Афанасий даже остановился.

– Так ты думаешь – она?..

Конрад Астион кивнул. Глаза его светились. Как в темноте у кота.

* * *

Вторую схватку сотворили через версту... степняки ждали засаду у гати, пробирались осторожно – а их приняли чуть дальше, когда они вроде бы успокоились. Два выстрела – и вскачь. До моста, за который Алексей решил зацепиться надолго.

Теперь он не заманивал и не бил исподтишка. Пушки встали, можно сказать, на виду – справа и слева от моста, укрытые, как щитами, наскоро сбитыми плахами настила. Берега речки были достаточно болотистыми, чтобы поиск брода отнял у степняков не один час.

Двух своих верховых он послал в дозоры по берегам, остальных спешил.

Сам залез на растущую прямо у моста старую яблоню.

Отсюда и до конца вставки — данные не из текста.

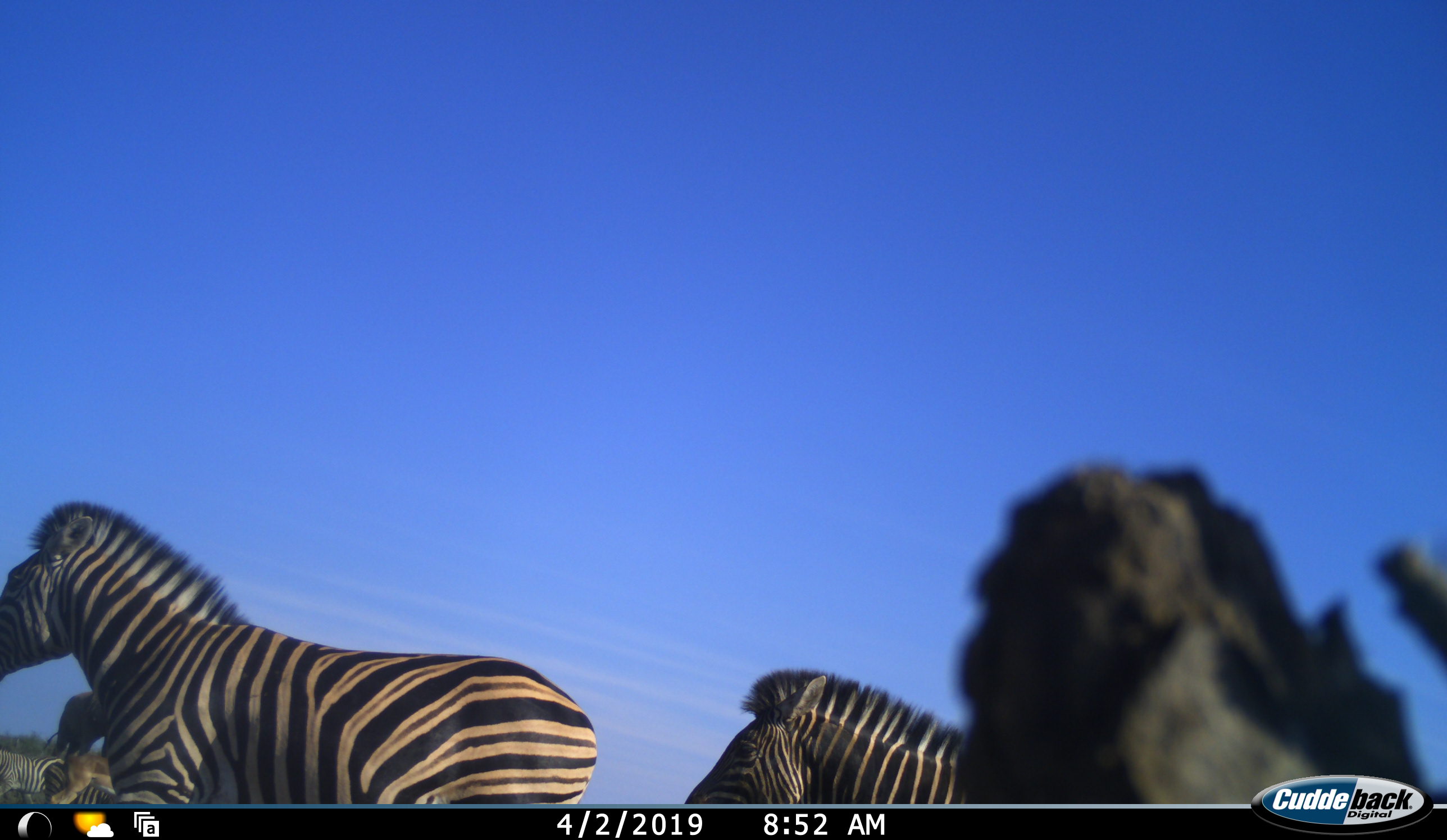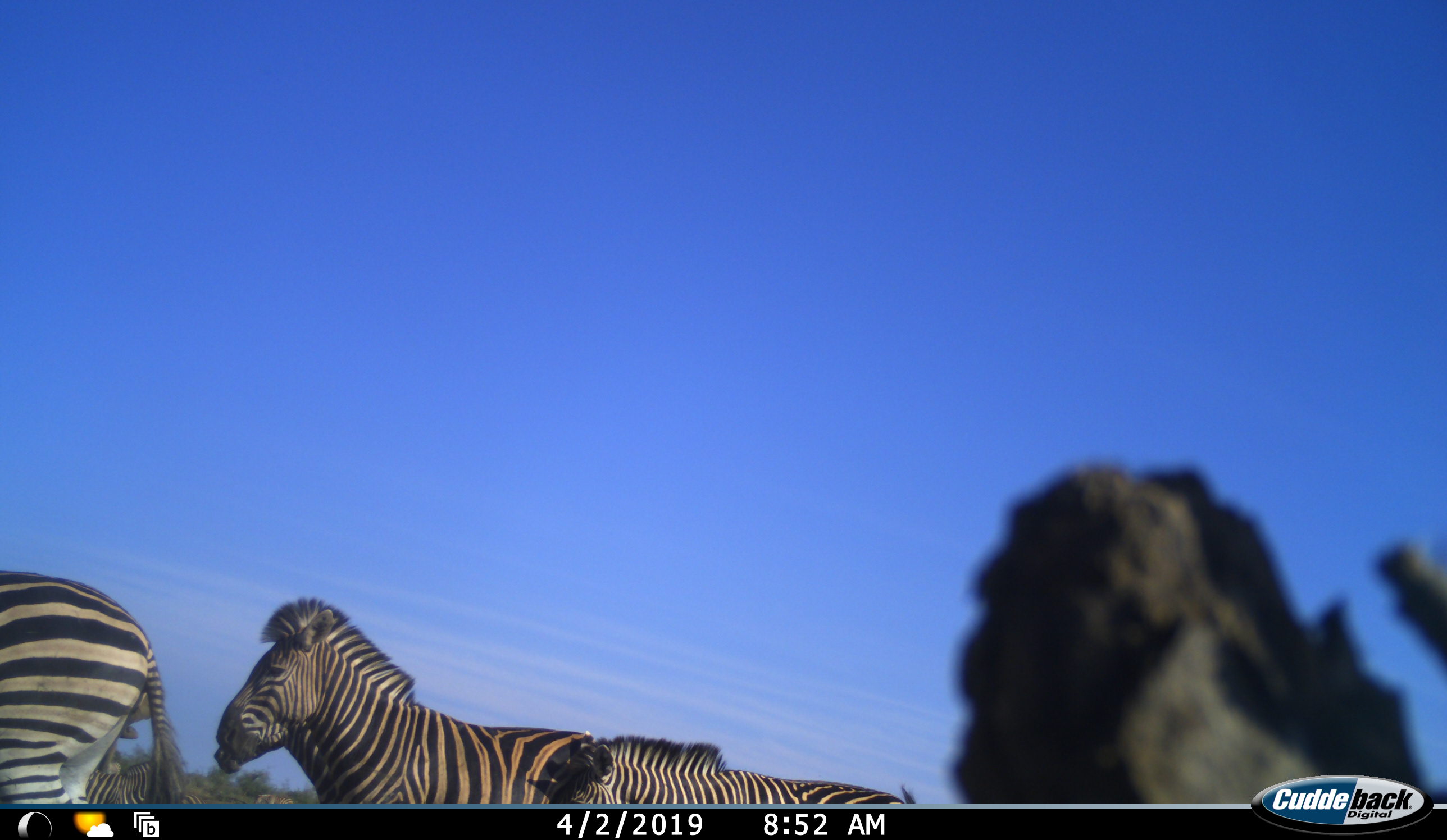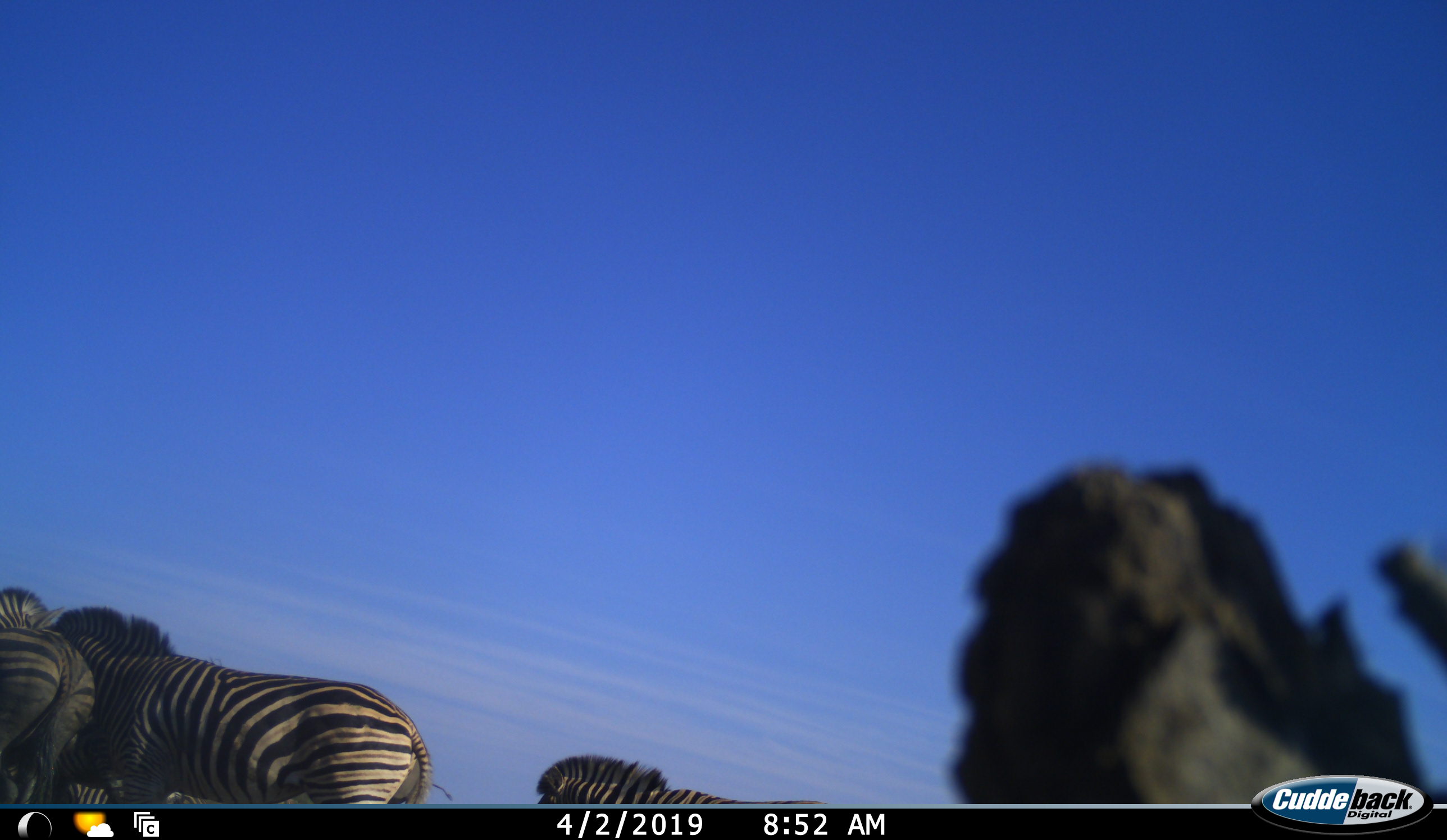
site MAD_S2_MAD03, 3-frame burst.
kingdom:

Было уже вполне светло, хотя солнце не показывалось еще из-за плотной дымки, в которую превратился, поднявшись, туман. Авангард степняков стоял шагах в пятистах от него. Дальше видна была вся колонна. Всего около сотни клинков, подумал он. Нет, больше. Скорее, две. Он видел, как группы всадников отделились от основной массы и разъехались влево и вправо.

Будем ждать.

Он спрыгнул с нижнего сука. Азар, прижав к груди, резал каравай. Рядом на вышитом полотенце лежали толстые ломти окорока. Плетеная бутылка, заткнутая темной деревянной пробкой с отполированным многими прикосновениями круглым навершием...

– Перекуси, старший, – сказал он. – Думаю, с час у нас жизни есть.

Оказалось – меньше. Сорок минут.

...Первая горящая стрела свистнула довольно высоко и вошла в землю у обочины. Прошлогодняя трава полыхнула было, но разгораться не решилась, отделалась густым белым дымом.

Алексей взлетел на дерево.

Аркбаллиста. Одна.

Далеко. Полверсты.

Он видел, как четверо полуголых накручивают ворот, видел дымок поджигаемой стрелы... Начало ее полета было почти незаметно, потом медленно вздымающийся дым с искоркой на конце. Какое-то бесконечное время ему казалось, что искра замерла – а значит, летит прямо ему в лицо. Он с трудом подавил порыв спрыгнуть, распластаться...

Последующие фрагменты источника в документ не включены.